*** Available records ***

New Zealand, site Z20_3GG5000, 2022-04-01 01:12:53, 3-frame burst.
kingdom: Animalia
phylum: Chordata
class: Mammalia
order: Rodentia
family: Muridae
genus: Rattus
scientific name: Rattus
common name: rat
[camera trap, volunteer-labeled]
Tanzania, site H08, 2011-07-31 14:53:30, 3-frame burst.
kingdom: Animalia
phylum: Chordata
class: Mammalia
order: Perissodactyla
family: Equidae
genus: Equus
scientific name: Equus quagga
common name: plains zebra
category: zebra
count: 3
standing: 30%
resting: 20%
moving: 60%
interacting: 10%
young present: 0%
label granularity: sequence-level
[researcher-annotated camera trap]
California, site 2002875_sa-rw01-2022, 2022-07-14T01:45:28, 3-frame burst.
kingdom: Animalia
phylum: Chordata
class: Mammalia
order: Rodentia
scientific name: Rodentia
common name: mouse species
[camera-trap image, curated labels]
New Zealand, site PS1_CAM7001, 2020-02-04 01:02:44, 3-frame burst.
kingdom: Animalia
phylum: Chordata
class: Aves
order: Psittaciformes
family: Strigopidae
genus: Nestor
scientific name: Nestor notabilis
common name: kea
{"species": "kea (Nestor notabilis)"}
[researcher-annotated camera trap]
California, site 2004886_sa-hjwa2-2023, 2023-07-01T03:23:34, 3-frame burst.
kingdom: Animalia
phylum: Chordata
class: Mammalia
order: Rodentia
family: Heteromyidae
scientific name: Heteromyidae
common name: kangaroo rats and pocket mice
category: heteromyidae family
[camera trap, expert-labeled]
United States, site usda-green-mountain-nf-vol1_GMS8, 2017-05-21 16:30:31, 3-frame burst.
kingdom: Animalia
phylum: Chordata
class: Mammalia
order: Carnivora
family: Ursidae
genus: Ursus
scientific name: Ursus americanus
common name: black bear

***

Required action: Give back the whole listing exactly as it reads.

Completed task:
New Zealand, site Z20_3GG5000, 2022-04-01 01:12:53, 3-frame burst.
kingdom: Animalia
phylum: Chordata
class: Mammalia
order: Rodentia
family: Muridae
genus: Rattus
scientific name: Rattus
common name: rat
[camera trap, volunteer-labeled]
Tanzania, site H08, 2011-07-31 14:53:30, 3-frame burst.
kingdom: Animalia
phylum: Chordata
class: Mammalia
order: Perissodactyla
family: Equidae
genus: Equus
scientific name: Equus quagga
common name: plains zebra
category: zebra
count: 3
standing: 30%
resting: 20%
moving: 60%
interacting: 10%
young present: 0%
label granularity: sequence-level
[researcher-annotated camera trap]
California, site 2002875_sa-rw01-2022, 2022-07-14T01:45:28, 3-frame burst.
kingdom: Animalia
phylum: Chordata
class: Mammalia
order: Rodentia
scientific name: Rodentia
common name: mouse species
[camera-trap image, curated labels]
New Zealand, site PS1_CAM7001, 2020-02-04 01:02:44, 3-frame burst.
kingdom: Animalia
phylum: Chordata
class: Aves
order: Psittaciformes
family: Strigopidae
genus: Nestor
scientific name: Nestor notabilis
common name: kea
{"species": "kea (Nestor notabilis)"}
[researcher-annotated camera trap]
California, site 2004886_sa-hjwa2-2023, 2023-07-01T03:23:34, 3-frame burst.
kingdom: Animalia
phylum: Chordata
class: Mammalia
order: Rodentia
family: Heteromyidae
scientific name: Heteromyidae
common name: kangaroo rats and pocket mice
category: heteromyidae family
[camera trap, expert-labeled]
United States, site usda-green-mountain-nf-vol1_GMS8, 2017-05-21 16:30:31, 3-frame burst.
kingdom: Animalia
phylum: Chordata
class: Mammalia
order: Carnivora
family: Ursidae
genus: Ursus
scientific name: Ursus americanus
common name: black bear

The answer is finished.